WORK TO DO:
Reproduce the records exactly.

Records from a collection
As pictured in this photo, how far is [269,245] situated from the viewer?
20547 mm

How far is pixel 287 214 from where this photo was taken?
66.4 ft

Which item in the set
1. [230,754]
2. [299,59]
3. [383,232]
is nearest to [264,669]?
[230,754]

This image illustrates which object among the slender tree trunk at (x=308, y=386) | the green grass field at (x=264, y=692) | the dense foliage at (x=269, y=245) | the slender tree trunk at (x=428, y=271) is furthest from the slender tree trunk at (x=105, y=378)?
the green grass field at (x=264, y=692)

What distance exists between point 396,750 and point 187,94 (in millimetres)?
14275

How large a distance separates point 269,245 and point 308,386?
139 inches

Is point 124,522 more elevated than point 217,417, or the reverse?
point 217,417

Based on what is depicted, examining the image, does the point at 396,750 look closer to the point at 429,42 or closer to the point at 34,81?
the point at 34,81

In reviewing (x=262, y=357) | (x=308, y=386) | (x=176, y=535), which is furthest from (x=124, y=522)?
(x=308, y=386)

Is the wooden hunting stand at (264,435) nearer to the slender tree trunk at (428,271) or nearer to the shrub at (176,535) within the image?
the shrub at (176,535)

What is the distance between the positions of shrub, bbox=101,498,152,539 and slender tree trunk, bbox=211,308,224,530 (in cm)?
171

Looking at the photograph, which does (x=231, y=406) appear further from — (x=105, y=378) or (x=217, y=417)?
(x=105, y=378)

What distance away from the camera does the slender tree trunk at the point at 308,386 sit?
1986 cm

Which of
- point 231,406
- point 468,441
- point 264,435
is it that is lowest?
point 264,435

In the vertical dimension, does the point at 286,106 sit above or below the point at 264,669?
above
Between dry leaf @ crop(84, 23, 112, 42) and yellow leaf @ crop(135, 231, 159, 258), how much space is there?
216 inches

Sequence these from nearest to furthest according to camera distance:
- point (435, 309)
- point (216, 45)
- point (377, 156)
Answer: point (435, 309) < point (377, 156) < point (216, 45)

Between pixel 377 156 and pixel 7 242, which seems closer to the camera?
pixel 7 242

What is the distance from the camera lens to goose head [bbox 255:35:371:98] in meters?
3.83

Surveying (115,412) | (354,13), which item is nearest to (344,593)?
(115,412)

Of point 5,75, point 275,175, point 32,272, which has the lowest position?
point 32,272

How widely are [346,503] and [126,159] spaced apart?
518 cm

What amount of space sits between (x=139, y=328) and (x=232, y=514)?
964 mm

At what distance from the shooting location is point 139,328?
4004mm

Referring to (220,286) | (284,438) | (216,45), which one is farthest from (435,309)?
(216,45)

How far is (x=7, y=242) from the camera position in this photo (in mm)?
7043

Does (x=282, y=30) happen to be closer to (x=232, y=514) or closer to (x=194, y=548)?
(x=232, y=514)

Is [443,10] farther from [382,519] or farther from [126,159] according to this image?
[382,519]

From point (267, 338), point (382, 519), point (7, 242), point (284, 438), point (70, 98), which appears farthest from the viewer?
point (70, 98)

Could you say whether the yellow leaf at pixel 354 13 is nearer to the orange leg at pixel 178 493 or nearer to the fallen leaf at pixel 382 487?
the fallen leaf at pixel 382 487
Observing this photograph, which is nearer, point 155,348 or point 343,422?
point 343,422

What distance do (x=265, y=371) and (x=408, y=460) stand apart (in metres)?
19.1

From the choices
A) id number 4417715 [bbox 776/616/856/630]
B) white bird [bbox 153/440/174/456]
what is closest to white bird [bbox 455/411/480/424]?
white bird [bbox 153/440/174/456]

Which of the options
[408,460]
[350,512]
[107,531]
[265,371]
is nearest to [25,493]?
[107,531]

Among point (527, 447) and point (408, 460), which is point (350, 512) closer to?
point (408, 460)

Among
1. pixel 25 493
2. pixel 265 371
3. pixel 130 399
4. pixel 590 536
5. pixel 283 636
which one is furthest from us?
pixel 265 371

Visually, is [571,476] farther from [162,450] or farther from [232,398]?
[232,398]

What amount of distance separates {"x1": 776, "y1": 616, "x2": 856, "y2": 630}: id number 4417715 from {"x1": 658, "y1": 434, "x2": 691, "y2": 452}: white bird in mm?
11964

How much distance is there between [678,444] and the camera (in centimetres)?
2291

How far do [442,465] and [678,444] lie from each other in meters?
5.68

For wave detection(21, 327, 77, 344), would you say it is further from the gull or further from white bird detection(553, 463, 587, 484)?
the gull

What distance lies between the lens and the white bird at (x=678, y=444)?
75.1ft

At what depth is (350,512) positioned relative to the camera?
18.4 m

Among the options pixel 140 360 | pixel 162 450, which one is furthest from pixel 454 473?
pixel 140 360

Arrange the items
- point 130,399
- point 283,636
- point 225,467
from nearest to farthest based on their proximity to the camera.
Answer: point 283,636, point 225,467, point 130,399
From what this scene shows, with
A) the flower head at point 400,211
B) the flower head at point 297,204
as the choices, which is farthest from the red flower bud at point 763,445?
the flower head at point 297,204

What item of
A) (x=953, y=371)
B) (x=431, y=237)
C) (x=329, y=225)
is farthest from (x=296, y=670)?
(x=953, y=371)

CORRECT ANSWER:
As pictured in this photo, how far is [269,245] situated from the viewer?
20547 mm

How far is pixel 287 214 from where this photo was taken?
66.4 ft

Which item in the set
1. [230,754]
2. [299,59]
3. [383,232]
is nearest to [264,669]?
[230,754]

This image illustrates which object among the slender tree trunk at (x=308, y=386) | the green grass field at (x=264, y=692) | the dense foliage at (x=269, y=245) | the slender tree trunk at (x=428, y=271) is furthest from the slender tree trunk at (x=105, y=378)?
the green grass field at (x=264, y=692)

What distance exists between point 396,750 and point 187,94 (in millimetres)?
14275

How large a distance separates point 269,245 and point 308,386?
139 inches

Is point 124,522 more elevated than point 217,417, or the reverse?
point 217,417

Based on what is depicted, examining the image, does the point at 396,750 look closer to the point at 429,42 or closer to the point at 34,81?
the point at 34,81

In reviewing (x=262, y=357) | (x=308, y=386) | (x=176, y=535), which is furthest from (x=124, y=522)?
(x=308, y=386)

Is the wooden hunting stand at (264,435) nearer to the slender tree trunk at (428,271) or nearer to the shrub at (176,535) within the image?
the shrub at (176,535)

What is the distance between the positions of shrub, bbox=101,498,152,539 and slender tree trunk, bbox=211,308,224,530 (in cm)?
171

Looking at the photograph, which does (x=231, y=406) appear further from — (x=105, y=378) or (x=217, y=417)?
(x=105, y=378)

What distance away from the camera does the slender tree trunk at the point at 308,386 sit?
1986 cm

Which of
- point 231,406
- point 468,441
- point 264,435
is it that is lowest?
point 264,435

In the vertical dimension, does the point at 286,106 sit above or below the point at 264,669?
above
Between dry leaf @ crop(84, 23, 112, 42) and yellow leaf @ crop(135, 231, 159, 258), how much space is there?
216 inches

Sequence these from nearest to furthest according to camera distance:
- point (435, 309)
- point (216, 45)
- point (377, 156)
Answer: point (435, 309) < point (377, 156) < point (216, 45)

Between pixel 377 156 and pixel 7 242, which seems closer to the camera?
pixel 7 242

What is the distance from the camera lens to goose head [bbox 255:35:371:98] in meters?
3.83

Surveying (115,412) | (354,13), which item is nearest to (344,593)?
(115,412)

Of point 5,75, point 275,175, point 32,272, which has the lowest position?
point 32,272

How widely are [346,503] and [126,159] spaced apart?
518 cm

What amount of space sits between (x=139, y=328) and (x=232, y=514)?
964 mm

At what distance from the shooting location is point 139,328?
4004mm

Referring to (220,286) | (284,438) | (216,45), which one is farthest from (435,309)?
(216,45)

How far is (x=7, y=242) from the camera position in this photo (in mm)?
7043

Does (x=282, y=30) happen to be closer to (x=232, y=514) or closer to (x=194, y=548)?
(x=232, y=514)

Is [443,10] farther from [382,519] or farther from [126,159] according to this image?
[382,519]

From point (267, 338), point (382, 519), point (7, 242), point (284, 438), point (70, 98), which appears farthest from the viewer?
point (70, 98)

Could you say whether the yellow leaf at pixel 354 13 is nearer to the orange leg at pixel 178 493 or nearer to the fallen leaf at pixel 382 487?
the fallen leaf at pixel 382 487
Observing this photograph, which is nearer, point 155,348 or point 343,422?
point 343,422

What distance do (x=265, y=371) and (x=408, y=460) stand apart (in metres)?
19.1

From the choices
A) id number 4417715 [bbox 776/616/856/630]
B) white bird [bbox 153/440/174/456]
what is closest to white bird [bbox 455/411/480/424]?
white bird [bbox 153/440/174/456]

Which of the options
[408,460]
[350,512]
[107,531]
[265,371]
is nearest to [25,493]?
[107,531]

Among point (527, 447) and point (408, 460), which is point (350, 512) closer to?
point (408, 460)

Among
1. pixel 25 493
2. pixel 265 371
3. pixel 130 399
4. pixel 590 536
5. pixel 283 636
which one is furthest from us?
pixel 265 371

Visually, is [571,476] farther from [162,450] or farther from [232,398]?
[232,398]

What amount of distance separates {"x1": 776, "y1": 616, "x2": 856, "y2": 630}: id number 4417715 from {"x1": 658, "y1": 434, "x2": 691, "y2": 452}: white bird in mm?
11964

How much distance is there between [678,444] and the camera (in centimetres)?
2291

How far do [442,465] and [678,444] lie from each other in meters?
5.68

For wave detection(21, 327, 77, 344), would you say it is further from the gull or further from white bird detection(553, 463, 587, 484)?
the gull

What distance lies between the lens and the white bird at (x=678, y=444)?
75.1ft

At what depth is (350,512) positioned relative to the camera?
18.4 m

Among the options pixel 140 360 | pixel 162 450, which one is furthest from pixel 454 473?
pixel 140 360

Arrange the items
- point 130,399
- point 283,636
- point 225,467
from nearest to farthest based on their proximity to the camera.
Answer: point 283,636, point 225,467, point 130,399
From what this scene shows, with
A) the flower head at point 400,211
B) the flower head at point 297,204
as the choices, which is farthest from the red flower bud at point 763,445?
the flower head at point 297,204

What item of
A) (x=953, y=371)
B) (x=431, y=237)
C) (x=329, y=225)
is farthest from (x=296, y=670)?
(x=953, y=371)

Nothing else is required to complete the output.